*** Text passage ***

Since I claim I only complain in a constructive way, here are some issues to overcome:
You cannot currently "bring" in any dwg file and have it drape on the surface like a 3d xref.
Yes, you can do all kinds of data prep to get such linework, export as shapefile, and so on. But that is not practical.
You will need that desperately when doing any level of design.
So that basic is missing.
Then there is the idea, that Autodesk seems to want to forget, that real design is done in pieces that then are connected later to form something like a right of way or whatever constraint. Then we offset and play around until we have a realistic road or graded pad for a building. We (almost) never start off with a centerline that is then tweaked with grips, as that is not efficient.
So the drawing tools to construct those pieces and then merge into some realistic design, are missing.
Strike two.
The third issue is obscure, but important to anyone using GIS programs.
People ask what the difference between cad and GIS is, and I would say the main one is that you can have non-rectangular coordinate systems in GIS progs. I don't know the exact term, but Lat/Lon is not rectangular in terms of real distances. So a straight line in lat/lon, is some kind of curve on a projected state plane system.
I know these things are not noticable at the scales we deal with, but it screws up the whole idea of intersections and basic line/arc geometry that progs like acad have, as they are on a regular x/y coord system. I know people would say to ignore this one, but it will bite sooner or later when people realize you get all kinds of gaps and things when the data is pulled back to cad.
Then we have the problem that IW is an external database program, while C3D is not. This whole convoluted idea of data ref's in C3D, then import back and forth type sharing is just uncalled for.
If Autodesk would establish their object format, keep it external, then write display and edit mechanisms for whatever platform was needed, they would be on the road to BIM. They still have to redo the pipe network objects to be alignment based, but I think an external database approach would give them a changce to redo pipe networks.
Having written all this, I don't think the C3D team agrees with industry, that their program is half done. So why trust anything we say?
I think the money handlers at Autodesk do not realize they need C3D, part DEUX, so Dave Simeones team has their hands tied.
Lets hope that, because money solves that. Its so fragile though. Carlson or others could steal the market fast should they decide to fill the gap.

*** End of Text passage ***
*** Study material ***

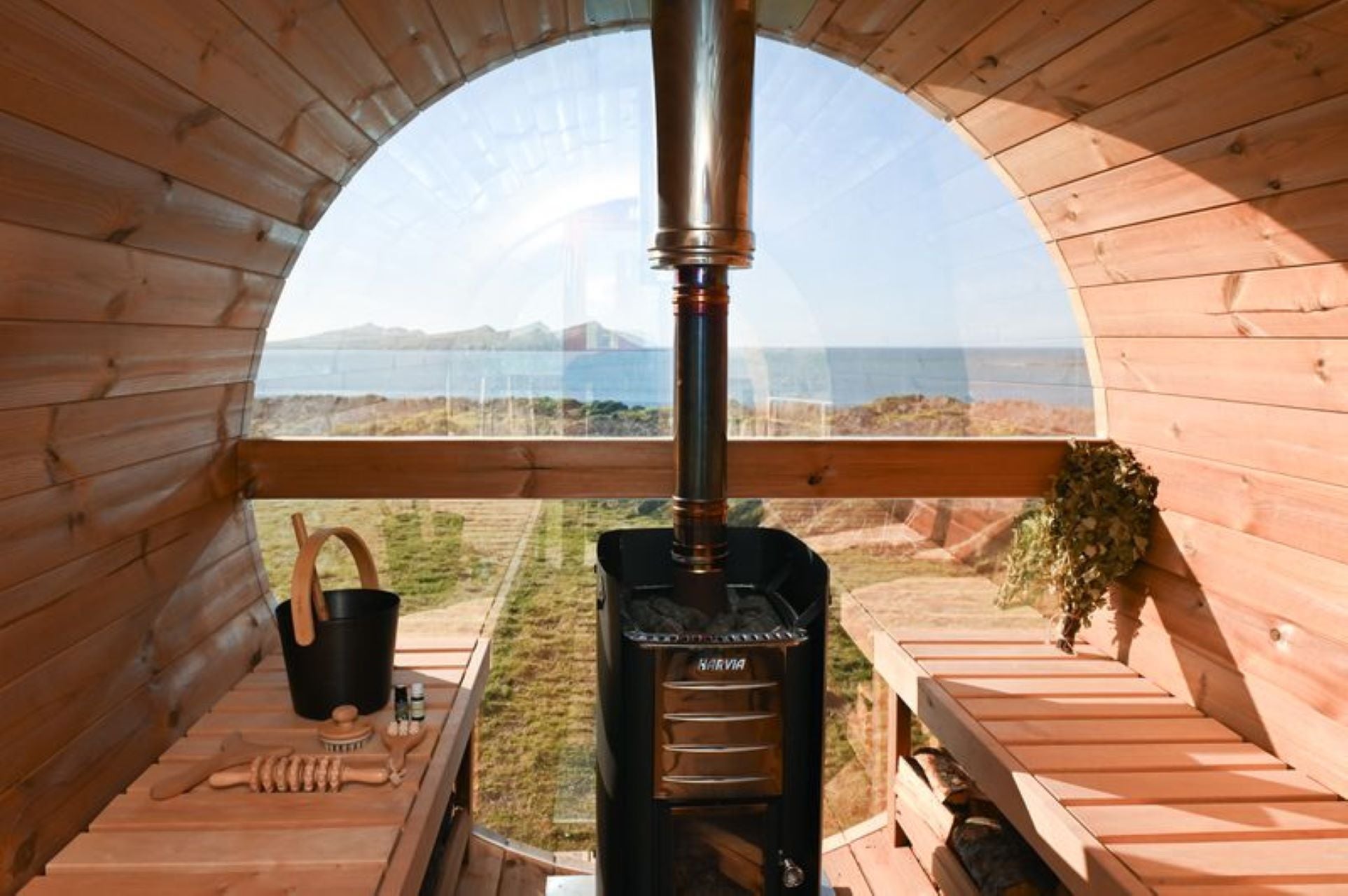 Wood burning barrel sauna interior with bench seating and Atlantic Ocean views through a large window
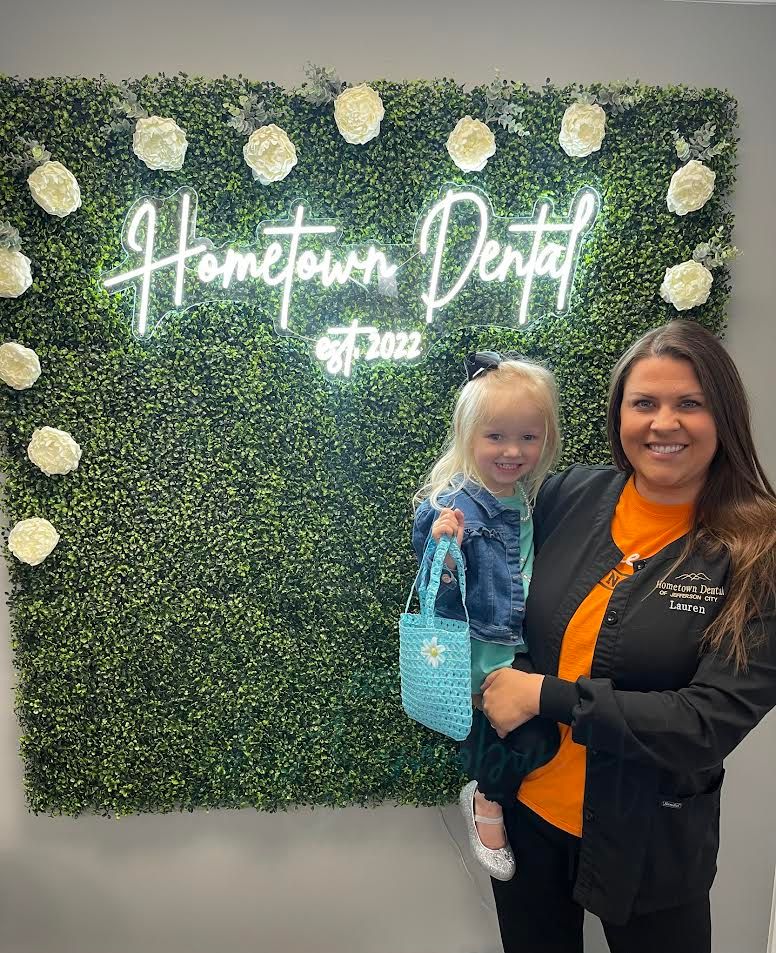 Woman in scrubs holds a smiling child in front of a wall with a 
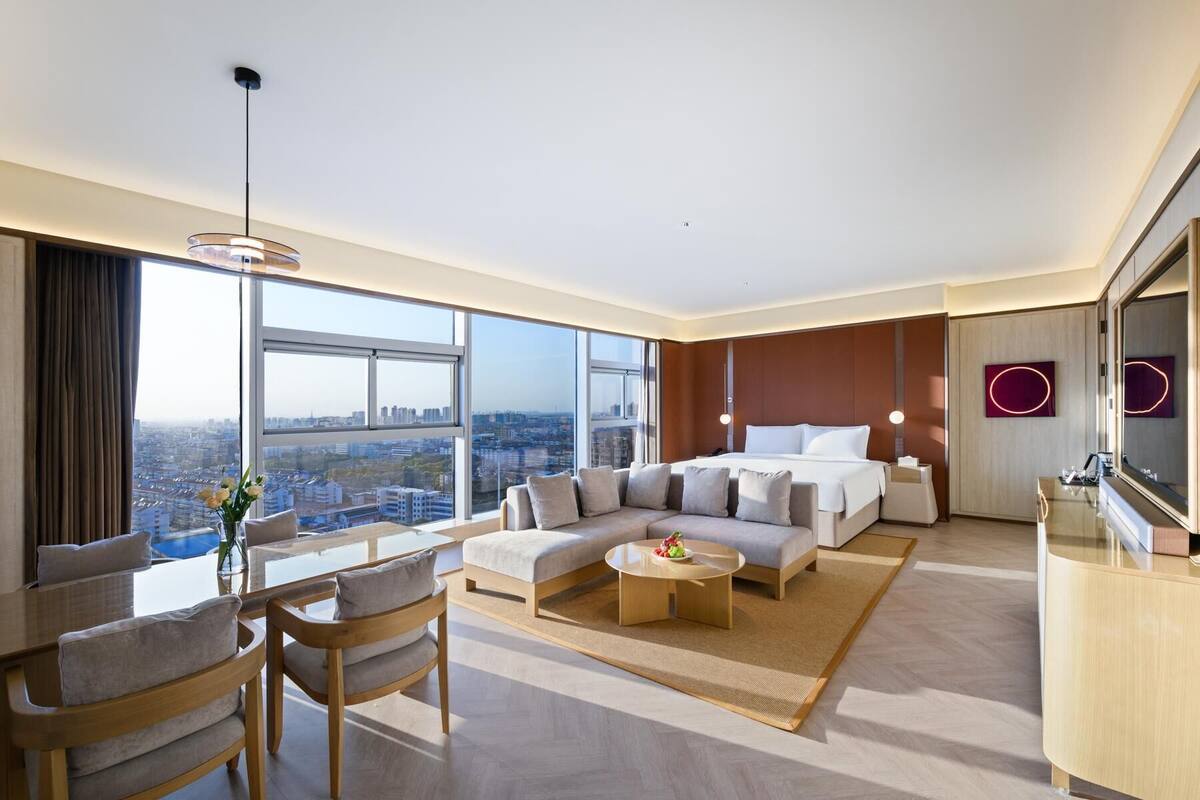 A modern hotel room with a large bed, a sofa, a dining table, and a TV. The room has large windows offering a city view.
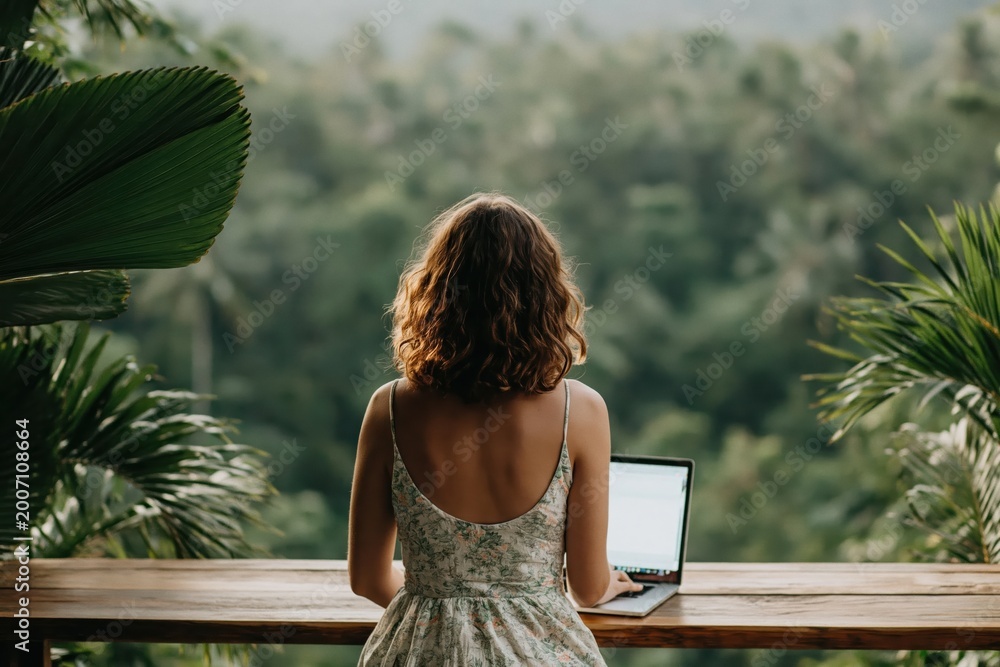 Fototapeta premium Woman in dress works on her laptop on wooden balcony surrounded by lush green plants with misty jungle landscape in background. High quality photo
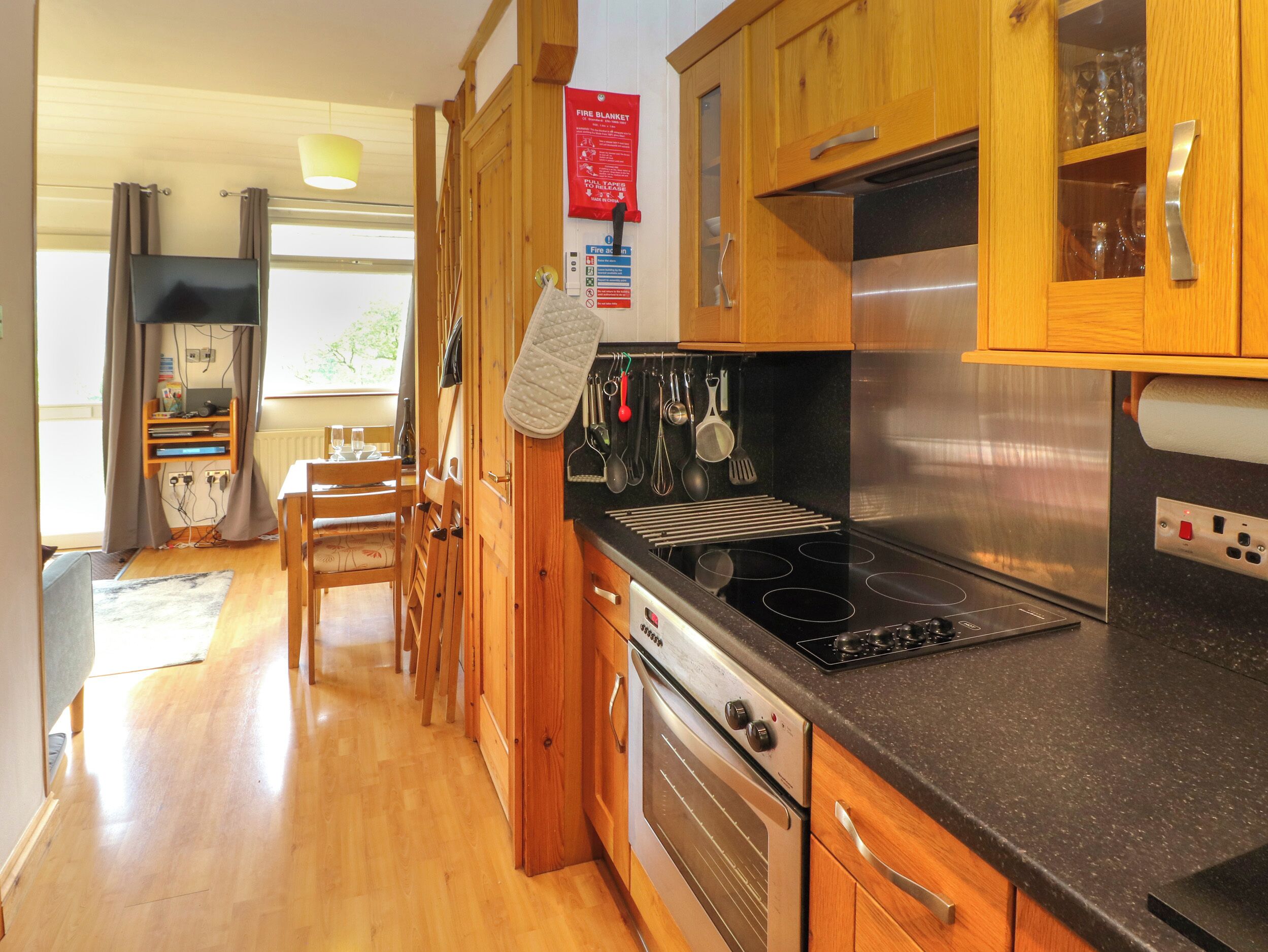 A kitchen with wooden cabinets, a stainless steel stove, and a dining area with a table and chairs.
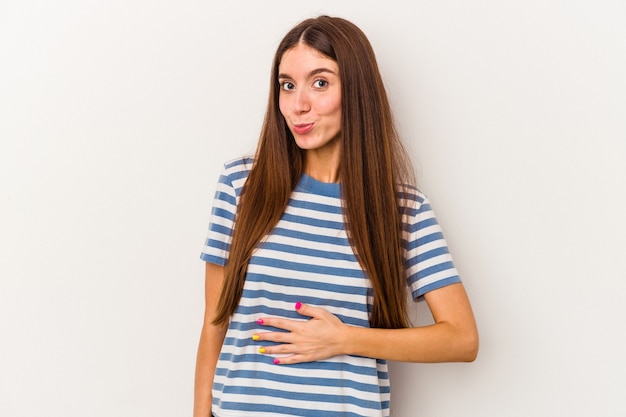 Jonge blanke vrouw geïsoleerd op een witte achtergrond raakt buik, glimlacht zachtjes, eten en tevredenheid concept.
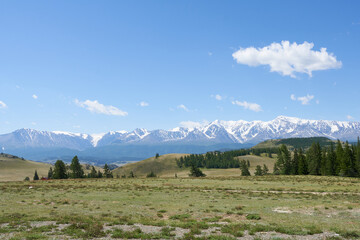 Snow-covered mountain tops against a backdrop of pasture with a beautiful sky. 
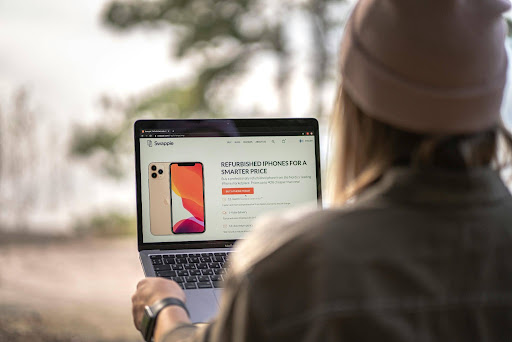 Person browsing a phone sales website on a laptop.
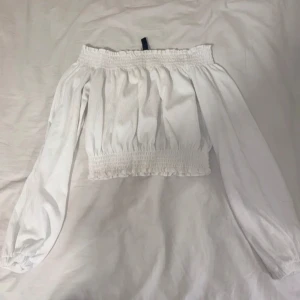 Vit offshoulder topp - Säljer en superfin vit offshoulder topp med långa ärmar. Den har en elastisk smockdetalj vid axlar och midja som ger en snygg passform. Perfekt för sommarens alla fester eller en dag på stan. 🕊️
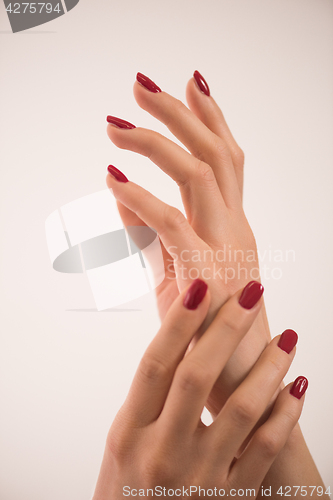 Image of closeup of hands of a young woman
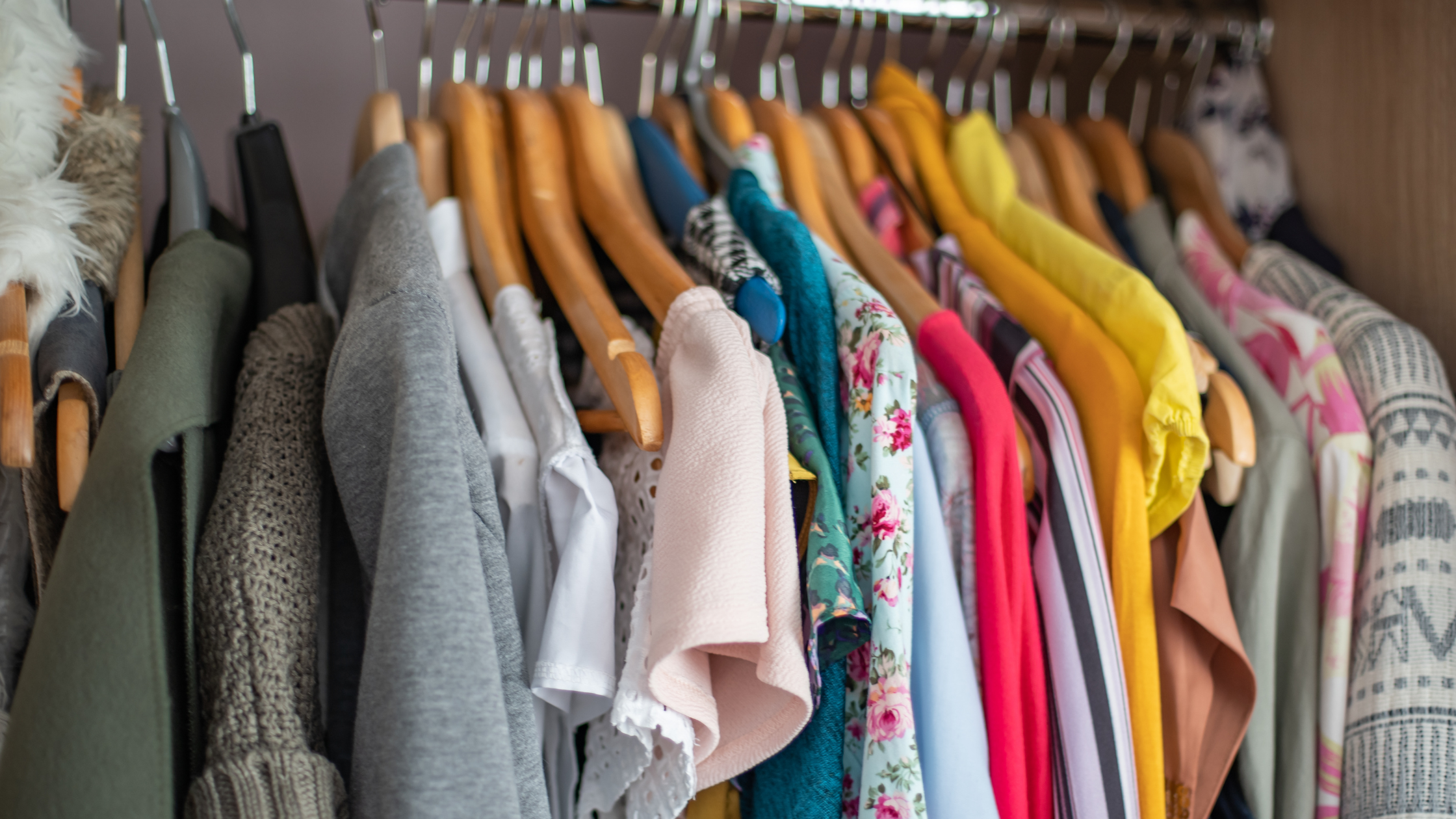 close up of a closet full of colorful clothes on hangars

*** End of Study material ***

**Exercise requirements:**
(1) Write out the Civil 3D critique word for word, everything from "You will need" down to "is not efficient.".
(2) Check each statement against the Civil 3D critique. Mark each one yes or no, and quote the words from the critique that settle it.
(a) The writer says design usually starts with a centerline that is then adjusted with grips.
(b) The writer describes IW as an external database program and says C3D is not one.
(c) The writer knows the exact term for coordinate systems that are not rectangular.
The data has no connection to the Civil 3D critique.

**List of solutions:**
(1)
You will need that desperately when doing any level of design.
So that basic is missing.
Then there is the idea, that Autodesk seems to want to forget, that real design is done in pieces that then are connected later to form something like a right of way or whatever constraint. Then we offset and play around until we have a realistic road or graded pad for a building. We (almost) never start off with a centerline that is then tweaked with grips, as that is not efficient.

(2)
(a) No: "We (almost) never start off with a centerline that is then tweaked with grips, as that is not efficient."
(b) Yes: "IW is an external database program, while C3D is not."
(c) No: "I don't know the exact term"